Viver em condomínio

Viver em condomínio não é um processo pacífico face à dificuldade de harmonizar e conciliar a dupla condição de proprietários e comproprietários, pelo que, importa evitar situações susceptíveis de potenciar o surgimento de conflitos de vizinhança. O desiderato deste blogue é abordar as questões práticas inerentes ao regime jurídico da propriedade horizontal, atento o interesse colectivo dos condóminos em geral e administradores em particular.

08 julho 2024

Prescrição dívidas


Conforme decorre do disposto no nº 1 do art. 298º do CC, a prescrição traduz-se no “não exercício durante o lapso de tempo estabelecido na lei” de direitos que a lei não qualifique como indisponíveis ou declare dela isentos. Assim, a prescrição visa salvaguardar a segurança e a estabilidade das relações jurídicas, garantindo ao beneficiário da mesma a possibilidade de, transcorrido que seja, um determinado tempo fixado na lei, recusar o cumprimento que lhe venha a ser exigido, conforme decorre do art. 304º do CC que determina que, “uma vez completada a prescrição, tem o beneficiário a faculdade de recusar o cumprimento da prestação ou de se opor, por qualquer modo, ao exercício do direito prescrito.
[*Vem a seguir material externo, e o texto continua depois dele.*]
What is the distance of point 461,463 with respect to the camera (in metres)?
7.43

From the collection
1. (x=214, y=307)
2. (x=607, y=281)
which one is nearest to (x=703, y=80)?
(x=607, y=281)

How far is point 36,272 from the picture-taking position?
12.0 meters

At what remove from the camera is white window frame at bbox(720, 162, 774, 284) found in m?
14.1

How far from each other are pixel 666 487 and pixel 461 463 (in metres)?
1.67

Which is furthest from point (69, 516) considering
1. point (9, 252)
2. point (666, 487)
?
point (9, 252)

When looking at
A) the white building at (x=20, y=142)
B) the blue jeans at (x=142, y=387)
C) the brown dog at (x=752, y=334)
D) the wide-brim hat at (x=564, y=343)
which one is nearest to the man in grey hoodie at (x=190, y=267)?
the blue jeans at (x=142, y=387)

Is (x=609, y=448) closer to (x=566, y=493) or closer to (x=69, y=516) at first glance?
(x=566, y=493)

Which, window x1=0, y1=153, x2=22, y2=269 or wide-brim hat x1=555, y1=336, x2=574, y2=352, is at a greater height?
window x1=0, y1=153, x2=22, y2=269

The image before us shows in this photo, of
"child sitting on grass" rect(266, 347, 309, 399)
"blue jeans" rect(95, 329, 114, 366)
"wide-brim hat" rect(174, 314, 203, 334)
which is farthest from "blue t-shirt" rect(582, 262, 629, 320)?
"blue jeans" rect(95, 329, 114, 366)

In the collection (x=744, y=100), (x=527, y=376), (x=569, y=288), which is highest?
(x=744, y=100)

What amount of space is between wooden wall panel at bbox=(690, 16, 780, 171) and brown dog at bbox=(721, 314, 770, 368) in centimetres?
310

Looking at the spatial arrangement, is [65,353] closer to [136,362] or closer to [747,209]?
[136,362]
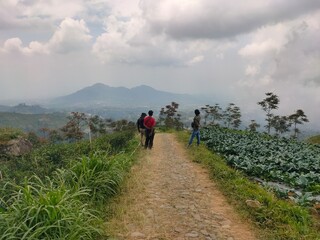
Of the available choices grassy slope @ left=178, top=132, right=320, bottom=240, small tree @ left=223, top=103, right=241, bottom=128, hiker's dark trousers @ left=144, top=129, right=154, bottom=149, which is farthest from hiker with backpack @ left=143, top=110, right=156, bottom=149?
small tree @ left=223, top=103, right=241, bottom=128

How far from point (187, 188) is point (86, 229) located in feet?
17.3

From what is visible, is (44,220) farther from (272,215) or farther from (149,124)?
(149,124)

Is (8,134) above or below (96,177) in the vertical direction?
below

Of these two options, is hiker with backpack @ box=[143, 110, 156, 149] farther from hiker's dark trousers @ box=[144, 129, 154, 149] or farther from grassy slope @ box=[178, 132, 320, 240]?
grassy slope @ box=[178, 132, 320, 240]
Como refere Pais de Vasconcelos (Teoria Geral do Direito Civil, 5.ª Edição, Almedina, pag. 380), “a prescrição é um efeito jurídico da inércia prolongada do titular do direito no seu exercício, e traduz-se em o direito prescrito sofrer na sua eficácia um enfraquecimento consistente em a pessoa vinculada poder recusar o cumprimento ou a conduta a que esteja adstrita. Se o credor, ou o titular do direito, deixar de o exercer durante certo tempo, fixado na lei, o devedor, ou a pessoa vinculada, pode recusar o cumprimento, invocando a prescrição”.
Uma vez invocada, a prescrição constitui um facto impeditivo do direito invocado pelo credor daquele que a invoca.

É de salientar que a prescrição não configura um facto extintivo, na medida em que não extingue a obrigação prescrita, a qual subsiste, embora convertida em obrigação natural e, daí que, o nº 2 do art. 304º do CC estabeleça que, cumprida a obrigação prescrita, não há lugar à repetição do indevido.
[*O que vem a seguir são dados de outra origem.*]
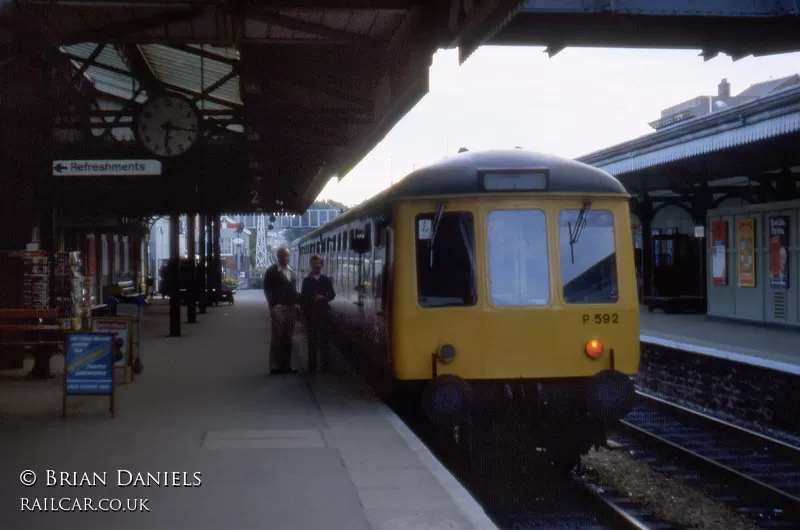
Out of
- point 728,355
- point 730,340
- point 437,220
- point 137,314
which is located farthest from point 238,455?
point 730,340

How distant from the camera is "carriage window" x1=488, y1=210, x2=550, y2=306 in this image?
8.39 meters

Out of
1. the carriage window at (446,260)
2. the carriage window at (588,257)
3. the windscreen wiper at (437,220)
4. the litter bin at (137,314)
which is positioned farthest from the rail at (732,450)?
the litter bin at (137,314)

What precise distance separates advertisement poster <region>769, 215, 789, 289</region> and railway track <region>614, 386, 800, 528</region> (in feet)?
23.7

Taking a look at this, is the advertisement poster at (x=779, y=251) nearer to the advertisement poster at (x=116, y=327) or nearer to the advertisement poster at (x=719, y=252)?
the advertisement poster at (x=719, y=252)

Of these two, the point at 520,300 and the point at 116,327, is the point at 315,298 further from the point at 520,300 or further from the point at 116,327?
the point at 520,300

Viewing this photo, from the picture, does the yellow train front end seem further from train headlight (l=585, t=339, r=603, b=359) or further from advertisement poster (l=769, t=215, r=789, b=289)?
advertisement poster (l=769, t=215, r=789, b=289)

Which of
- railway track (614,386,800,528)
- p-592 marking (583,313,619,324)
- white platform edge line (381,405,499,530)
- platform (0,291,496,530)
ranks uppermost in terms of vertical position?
p-592 marking (583,313,619,324)

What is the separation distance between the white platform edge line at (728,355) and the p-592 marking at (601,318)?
171 inches

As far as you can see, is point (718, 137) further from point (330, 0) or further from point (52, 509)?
point (52, 509)

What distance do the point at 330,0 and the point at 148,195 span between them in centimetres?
1625

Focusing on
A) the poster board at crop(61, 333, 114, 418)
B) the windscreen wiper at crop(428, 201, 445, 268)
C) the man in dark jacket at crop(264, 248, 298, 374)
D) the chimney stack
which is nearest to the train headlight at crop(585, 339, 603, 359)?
the windscreen wiper at crop(428, 201, 445, 268)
A prescrição constitui uma excepção que permite ao devedor impedir o exercício do direito de crédito pelo credor (cf. Menezes Leitão, Direito das Obrigações, Volume II, 9.ª Edição).
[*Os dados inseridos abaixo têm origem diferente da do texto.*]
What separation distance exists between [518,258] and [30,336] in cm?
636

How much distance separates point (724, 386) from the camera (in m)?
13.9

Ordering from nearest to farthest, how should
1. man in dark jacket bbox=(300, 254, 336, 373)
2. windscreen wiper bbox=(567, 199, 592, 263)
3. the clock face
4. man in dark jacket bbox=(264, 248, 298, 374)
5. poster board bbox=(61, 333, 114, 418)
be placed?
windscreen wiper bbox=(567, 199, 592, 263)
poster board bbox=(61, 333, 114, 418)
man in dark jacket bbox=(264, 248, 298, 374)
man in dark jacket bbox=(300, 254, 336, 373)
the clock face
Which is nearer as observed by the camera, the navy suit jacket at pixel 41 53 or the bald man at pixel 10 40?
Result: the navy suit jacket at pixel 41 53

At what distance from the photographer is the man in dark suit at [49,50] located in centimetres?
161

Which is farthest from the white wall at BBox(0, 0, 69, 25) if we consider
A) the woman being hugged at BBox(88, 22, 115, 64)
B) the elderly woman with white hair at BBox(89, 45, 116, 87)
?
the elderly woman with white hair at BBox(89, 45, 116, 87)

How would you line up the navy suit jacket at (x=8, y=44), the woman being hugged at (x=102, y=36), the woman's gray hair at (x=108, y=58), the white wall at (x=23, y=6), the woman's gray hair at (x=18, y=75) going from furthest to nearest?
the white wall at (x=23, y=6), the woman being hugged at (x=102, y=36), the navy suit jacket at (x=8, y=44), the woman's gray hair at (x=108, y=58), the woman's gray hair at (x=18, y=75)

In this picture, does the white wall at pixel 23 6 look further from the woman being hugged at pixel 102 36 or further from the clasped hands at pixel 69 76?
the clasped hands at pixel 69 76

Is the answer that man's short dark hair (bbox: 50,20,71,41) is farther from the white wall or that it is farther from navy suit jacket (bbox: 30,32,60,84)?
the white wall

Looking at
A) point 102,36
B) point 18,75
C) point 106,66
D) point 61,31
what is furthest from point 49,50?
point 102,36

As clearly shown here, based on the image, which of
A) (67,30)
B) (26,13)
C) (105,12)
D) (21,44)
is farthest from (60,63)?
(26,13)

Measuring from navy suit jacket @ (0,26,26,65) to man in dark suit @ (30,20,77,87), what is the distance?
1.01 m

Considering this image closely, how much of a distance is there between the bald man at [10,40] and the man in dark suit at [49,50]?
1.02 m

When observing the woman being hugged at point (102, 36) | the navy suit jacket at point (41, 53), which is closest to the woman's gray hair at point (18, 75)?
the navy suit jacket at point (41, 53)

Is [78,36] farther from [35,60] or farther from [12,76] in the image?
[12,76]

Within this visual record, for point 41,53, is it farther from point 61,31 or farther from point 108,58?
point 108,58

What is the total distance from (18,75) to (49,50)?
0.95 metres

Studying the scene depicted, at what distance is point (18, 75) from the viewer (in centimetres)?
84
O prazo ordinário de prescrição é de 20 anos (art. 309º do CC), daí resultando que se não houver disposição legal que sujeite especificamente o crédito a um prazo de prescrição diferente, a prescrição do mesmo só ocorre uma vez ultrapassado aquele prazo. Todavia, no art. 310º do CC estabelecem-se diversos casos em que o prazo de prescrição é mais curto.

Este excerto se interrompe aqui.